**What is required**
Search the records below for the word "breakpoint" and show every line where it occurs.

**Exercise inputs**
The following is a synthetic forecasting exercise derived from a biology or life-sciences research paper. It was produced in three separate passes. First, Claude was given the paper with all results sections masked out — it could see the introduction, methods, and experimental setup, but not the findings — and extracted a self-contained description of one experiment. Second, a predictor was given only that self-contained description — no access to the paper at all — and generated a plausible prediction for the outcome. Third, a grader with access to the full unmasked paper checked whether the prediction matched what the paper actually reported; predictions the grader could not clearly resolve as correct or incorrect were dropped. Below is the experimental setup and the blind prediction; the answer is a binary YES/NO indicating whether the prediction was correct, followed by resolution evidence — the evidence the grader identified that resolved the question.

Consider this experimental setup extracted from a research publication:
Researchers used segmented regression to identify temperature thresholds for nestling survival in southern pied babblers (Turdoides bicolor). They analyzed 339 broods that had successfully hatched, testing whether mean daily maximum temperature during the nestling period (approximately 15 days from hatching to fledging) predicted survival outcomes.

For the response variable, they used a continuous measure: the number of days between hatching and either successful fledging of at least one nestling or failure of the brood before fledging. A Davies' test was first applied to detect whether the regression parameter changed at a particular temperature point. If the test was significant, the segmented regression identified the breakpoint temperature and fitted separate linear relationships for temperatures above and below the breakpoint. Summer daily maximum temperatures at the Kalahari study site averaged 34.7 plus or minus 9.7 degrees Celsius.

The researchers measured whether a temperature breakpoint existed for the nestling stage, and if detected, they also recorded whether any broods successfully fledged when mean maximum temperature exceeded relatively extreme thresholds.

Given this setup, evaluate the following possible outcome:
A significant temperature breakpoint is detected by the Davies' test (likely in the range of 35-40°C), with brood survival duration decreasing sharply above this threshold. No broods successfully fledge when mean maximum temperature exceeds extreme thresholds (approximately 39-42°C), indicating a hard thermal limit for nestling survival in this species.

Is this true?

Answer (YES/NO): NO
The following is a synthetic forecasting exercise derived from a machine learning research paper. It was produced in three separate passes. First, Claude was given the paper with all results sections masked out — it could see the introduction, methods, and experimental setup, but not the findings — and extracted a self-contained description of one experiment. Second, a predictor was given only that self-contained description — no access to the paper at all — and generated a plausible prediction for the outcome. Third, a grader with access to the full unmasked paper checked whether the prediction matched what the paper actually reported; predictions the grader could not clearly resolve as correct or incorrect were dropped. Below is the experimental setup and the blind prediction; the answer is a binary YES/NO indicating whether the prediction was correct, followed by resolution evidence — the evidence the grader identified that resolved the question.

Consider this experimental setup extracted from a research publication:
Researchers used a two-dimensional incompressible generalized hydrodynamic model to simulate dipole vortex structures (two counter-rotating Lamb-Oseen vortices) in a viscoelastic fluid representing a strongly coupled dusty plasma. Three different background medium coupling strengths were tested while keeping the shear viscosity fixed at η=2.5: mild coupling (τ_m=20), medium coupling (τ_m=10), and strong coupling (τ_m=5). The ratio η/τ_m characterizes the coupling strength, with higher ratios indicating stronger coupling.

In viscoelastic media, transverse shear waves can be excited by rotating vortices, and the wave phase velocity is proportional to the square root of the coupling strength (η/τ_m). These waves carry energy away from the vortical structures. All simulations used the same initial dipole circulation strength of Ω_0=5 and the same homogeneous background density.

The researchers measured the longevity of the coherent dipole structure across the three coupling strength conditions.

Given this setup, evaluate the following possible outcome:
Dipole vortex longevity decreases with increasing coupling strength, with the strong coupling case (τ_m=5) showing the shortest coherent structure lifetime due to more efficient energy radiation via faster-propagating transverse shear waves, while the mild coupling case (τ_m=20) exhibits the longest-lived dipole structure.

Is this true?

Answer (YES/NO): YES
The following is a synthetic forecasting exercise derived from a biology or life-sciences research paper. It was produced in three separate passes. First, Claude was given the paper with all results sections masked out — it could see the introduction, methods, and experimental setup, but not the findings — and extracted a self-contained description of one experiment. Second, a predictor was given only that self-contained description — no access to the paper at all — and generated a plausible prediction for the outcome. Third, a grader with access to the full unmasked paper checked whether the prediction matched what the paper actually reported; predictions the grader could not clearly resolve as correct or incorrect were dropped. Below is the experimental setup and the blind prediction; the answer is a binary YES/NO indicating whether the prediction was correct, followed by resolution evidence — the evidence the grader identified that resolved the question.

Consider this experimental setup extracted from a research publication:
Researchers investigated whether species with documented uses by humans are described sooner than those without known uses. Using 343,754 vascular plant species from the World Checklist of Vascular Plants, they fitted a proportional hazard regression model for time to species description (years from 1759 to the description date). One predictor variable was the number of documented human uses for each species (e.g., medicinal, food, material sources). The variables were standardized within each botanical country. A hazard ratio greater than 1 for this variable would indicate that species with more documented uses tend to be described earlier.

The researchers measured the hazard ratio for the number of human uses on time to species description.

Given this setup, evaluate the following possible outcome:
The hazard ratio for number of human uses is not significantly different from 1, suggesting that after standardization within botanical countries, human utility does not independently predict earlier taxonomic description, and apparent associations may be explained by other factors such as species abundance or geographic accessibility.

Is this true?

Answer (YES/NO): NO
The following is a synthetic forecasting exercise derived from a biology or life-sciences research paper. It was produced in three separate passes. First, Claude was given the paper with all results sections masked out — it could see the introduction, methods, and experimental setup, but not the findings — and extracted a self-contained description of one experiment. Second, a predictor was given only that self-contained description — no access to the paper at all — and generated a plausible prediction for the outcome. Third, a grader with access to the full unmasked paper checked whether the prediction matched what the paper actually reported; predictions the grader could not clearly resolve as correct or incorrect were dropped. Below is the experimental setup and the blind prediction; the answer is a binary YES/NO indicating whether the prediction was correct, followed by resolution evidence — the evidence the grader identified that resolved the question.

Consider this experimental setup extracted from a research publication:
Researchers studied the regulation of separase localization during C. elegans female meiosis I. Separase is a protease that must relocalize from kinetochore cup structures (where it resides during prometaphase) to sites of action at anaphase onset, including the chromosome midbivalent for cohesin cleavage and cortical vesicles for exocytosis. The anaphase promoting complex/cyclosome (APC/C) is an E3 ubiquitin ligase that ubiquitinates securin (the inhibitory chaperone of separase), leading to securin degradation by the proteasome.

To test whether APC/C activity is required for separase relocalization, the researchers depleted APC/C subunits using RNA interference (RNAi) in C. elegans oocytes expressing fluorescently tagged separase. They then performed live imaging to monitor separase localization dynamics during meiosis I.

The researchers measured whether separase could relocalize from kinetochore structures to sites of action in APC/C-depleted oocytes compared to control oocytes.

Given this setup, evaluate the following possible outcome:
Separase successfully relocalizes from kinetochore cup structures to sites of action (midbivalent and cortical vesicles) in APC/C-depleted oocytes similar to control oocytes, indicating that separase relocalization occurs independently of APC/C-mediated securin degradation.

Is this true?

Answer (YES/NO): NO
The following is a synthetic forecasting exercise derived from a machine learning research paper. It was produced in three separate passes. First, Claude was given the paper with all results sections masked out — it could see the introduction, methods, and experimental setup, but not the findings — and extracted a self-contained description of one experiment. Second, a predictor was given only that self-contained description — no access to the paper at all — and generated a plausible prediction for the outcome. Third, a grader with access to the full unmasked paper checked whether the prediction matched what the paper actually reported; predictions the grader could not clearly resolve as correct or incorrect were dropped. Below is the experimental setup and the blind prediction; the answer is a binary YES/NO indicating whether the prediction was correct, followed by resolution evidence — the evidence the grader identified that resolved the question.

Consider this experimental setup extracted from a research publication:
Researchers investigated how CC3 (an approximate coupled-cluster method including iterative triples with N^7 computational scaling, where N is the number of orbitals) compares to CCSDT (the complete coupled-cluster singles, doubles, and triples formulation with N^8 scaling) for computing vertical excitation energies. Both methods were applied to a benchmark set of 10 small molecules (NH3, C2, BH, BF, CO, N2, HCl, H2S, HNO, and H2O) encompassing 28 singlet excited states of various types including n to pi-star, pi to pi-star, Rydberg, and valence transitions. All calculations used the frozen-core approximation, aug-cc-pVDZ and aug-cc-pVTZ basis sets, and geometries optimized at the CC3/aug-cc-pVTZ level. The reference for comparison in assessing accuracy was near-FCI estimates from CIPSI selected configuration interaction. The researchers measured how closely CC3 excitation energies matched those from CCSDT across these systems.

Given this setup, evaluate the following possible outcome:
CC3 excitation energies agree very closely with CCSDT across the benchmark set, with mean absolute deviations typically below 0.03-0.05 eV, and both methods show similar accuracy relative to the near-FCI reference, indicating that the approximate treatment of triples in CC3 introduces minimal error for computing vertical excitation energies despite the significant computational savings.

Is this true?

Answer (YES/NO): NO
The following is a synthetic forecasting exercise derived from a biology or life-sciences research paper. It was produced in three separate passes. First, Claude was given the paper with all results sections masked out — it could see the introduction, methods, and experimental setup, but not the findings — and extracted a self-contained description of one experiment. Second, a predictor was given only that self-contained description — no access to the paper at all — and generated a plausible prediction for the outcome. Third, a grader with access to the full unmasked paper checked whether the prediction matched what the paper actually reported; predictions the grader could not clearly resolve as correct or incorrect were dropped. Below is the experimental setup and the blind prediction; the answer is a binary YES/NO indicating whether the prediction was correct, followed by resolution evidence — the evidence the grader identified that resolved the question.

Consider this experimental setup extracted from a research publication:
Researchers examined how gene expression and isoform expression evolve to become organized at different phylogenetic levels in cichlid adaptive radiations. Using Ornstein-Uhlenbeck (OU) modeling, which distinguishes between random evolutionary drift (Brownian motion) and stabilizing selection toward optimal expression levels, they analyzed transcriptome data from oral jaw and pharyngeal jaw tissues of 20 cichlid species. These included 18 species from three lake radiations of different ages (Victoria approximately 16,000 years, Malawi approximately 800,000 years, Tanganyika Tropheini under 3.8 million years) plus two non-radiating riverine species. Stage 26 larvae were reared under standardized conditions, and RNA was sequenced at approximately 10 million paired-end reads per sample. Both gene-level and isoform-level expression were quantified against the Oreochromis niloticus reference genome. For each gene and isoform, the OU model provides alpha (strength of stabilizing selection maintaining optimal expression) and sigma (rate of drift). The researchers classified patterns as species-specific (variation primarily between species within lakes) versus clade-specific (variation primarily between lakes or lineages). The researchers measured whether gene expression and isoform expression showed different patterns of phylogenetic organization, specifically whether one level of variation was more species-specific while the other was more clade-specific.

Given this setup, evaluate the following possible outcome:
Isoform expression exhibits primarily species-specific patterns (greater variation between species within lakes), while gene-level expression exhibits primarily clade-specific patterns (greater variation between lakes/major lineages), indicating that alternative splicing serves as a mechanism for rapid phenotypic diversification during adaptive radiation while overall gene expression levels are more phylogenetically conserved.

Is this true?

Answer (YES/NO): NO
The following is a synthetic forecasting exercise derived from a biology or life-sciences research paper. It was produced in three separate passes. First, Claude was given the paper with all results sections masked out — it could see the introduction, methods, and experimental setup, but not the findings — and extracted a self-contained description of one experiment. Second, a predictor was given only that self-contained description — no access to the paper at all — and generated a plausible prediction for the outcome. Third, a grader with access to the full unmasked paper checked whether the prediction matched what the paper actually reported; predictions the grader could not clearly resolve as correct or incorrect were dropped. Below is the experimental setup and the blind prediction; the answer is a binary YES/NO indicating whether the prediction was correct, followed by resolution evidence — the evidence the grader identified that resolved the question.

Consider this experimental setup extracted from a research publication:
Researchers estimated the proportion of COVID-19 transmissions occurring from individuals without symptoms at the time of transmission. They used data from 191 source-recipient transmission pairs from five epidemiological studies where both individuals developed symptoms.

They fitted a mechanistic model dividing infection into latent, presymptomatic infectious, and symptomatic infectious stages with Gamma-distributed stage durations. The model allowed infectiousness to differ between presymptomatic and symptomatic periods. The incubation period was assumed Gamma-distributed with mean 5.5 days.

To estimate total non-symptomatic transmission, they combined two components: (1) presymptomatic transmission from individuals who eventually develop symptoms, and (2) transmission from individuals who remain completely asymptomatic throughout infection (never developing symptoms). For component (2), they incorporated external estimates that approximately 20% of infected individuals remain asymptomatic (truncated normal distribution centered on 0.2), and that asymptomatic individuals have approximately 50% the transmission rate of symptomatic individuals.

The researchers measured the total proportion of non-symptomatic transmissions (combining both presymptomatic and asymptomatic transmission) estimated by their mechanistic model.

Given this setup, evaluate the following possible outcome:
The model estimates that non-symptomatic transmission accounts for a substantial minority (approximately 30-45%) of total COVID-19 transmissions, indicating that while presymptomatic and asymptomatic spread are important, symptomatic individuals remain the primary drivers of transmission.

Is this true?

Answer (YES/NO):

**Task answer**
For the response variable, they used a continuous measure: the number of days between hatching and either successful fledging of at least one nestling or failure of the brood before fledging. A Davies' test was first applied to detect whether the regression parameter changed at a particular temperature point. If the test was significant, the segmented regression identified the breakpoint temperature and fitted separate linear relationships for temperatures above and below the breakpoint. Summer daily maximum temperatures at the Kalahari study site averaged 34.7 plus or minus 9.7 degrees Celsius.
The researchers measured whether a temperature breakpoint existed for the nestling stage, and if detected, they also recorded whether any broods successfully fledged when mean maximum temperature exceeded relatively extreme thresholds.
A significant temperature breakpoint is detected by the Davies' test (likely in the range of 35-40°C), with brood survival duration decreasing sharply above this threshold. No broods successfully fledge when mean maximum temperature exceeds extreme thresholds (approximately 39-42°C), indicating a hard thermal limit for nestling survival in this species.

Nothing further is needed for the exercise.